— PASSAGE PROVIDED —
○ ○ ○ ○ ○
Workers of African Nazarene University, who were sent on unpaid leave because of the Covid-19 pandemic, have been asked by the Labour court to negotiate with the employer for a solution in the salary cut dispute.
Justice Stephen Radido declined to grant a request by the employees’ union, Kenya Private Universities Workers Union, to restrain the university from effecting any salary reduction.
Instead, the judge directed the two sides to engage in negotiations and agree on an equilibrium that will preserve jobs and not lead to the financial ruin of the university.
The agreement should be deposited with the office of the Commissioner of Labour within 30 days, the judge ordered.
The judge took into consideration the economic challenges facing educational institutions which rely mainly on fees from students to finance their operations and pay staffers.
In his decision, the judge also considered the need to preserve jobs rather than an application of the technicality of the law which may have adverse consequences on both the employer and employees.
○ ○ ○ ○ ○
— WORK INSTRUCTION 1 —
Do these statements agree with the passage on the African Nazarene University salary dispute? Answer yes or no for each, quoting the words that decide it. (a) The judge granted the union's request to stop any salary reduction. (b) The agreement must be deposited with the Commissioner of Labour within 30 days. (c) The educational institutions rely mainly on government grants.
— WORK INSTRUCTION 2 —
In the passage on the African Nazarene University salary dispute, what is the name of the employees' union?
The rows that come next are separate material, unrelated to the passage on the African Nazarene University salary dispute.

— EXCERPTED RECORDS —
○ ○ ○ ○ ○
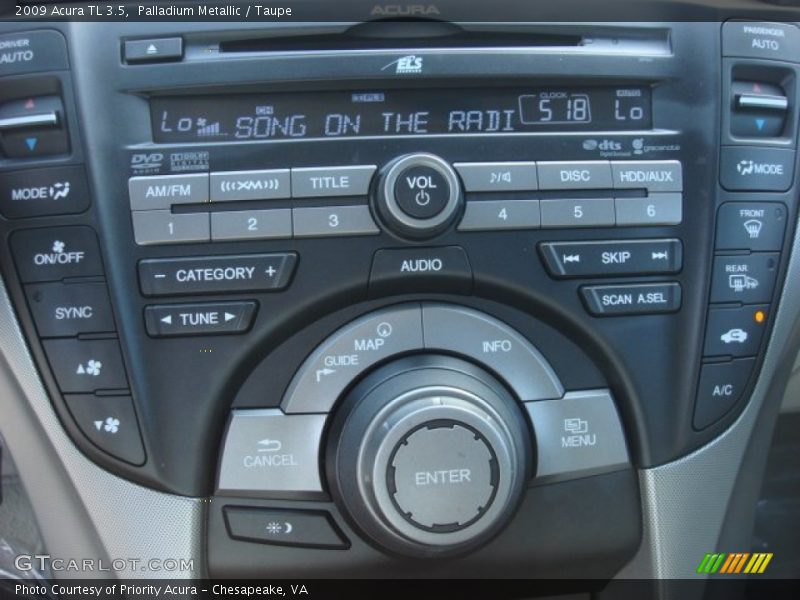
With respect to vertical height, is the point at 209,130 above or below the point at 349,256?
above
○ ○ ○ ○ ○
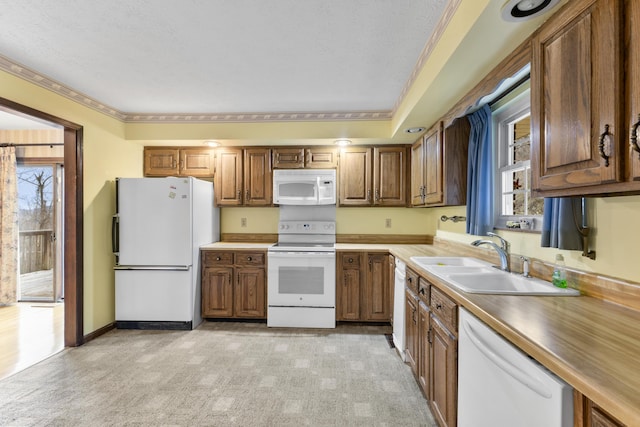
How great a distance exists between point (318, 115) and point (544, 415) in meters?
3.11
○ ○ ○ ○ ○
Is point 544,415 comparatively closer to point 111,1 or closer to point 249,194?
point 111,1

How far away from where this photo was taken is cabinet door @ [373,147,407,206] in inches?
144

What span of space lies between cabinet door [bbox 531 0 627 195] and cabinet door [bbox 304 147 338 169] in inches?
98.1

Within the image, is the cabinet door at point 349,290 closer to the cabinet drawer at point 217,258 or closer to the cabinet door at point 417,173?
○ ○ ○ ○ ○
— OUTPUT 1 —
(a) No: "declined to grant a request by the employees’ union"
(b) Yes: "deposited with the office of the Commissioner of Labour within 30 days"
(c) No: "rely mainly on fees from students"

— OUTPUT 2 —
Kenya Private Universities Workers Union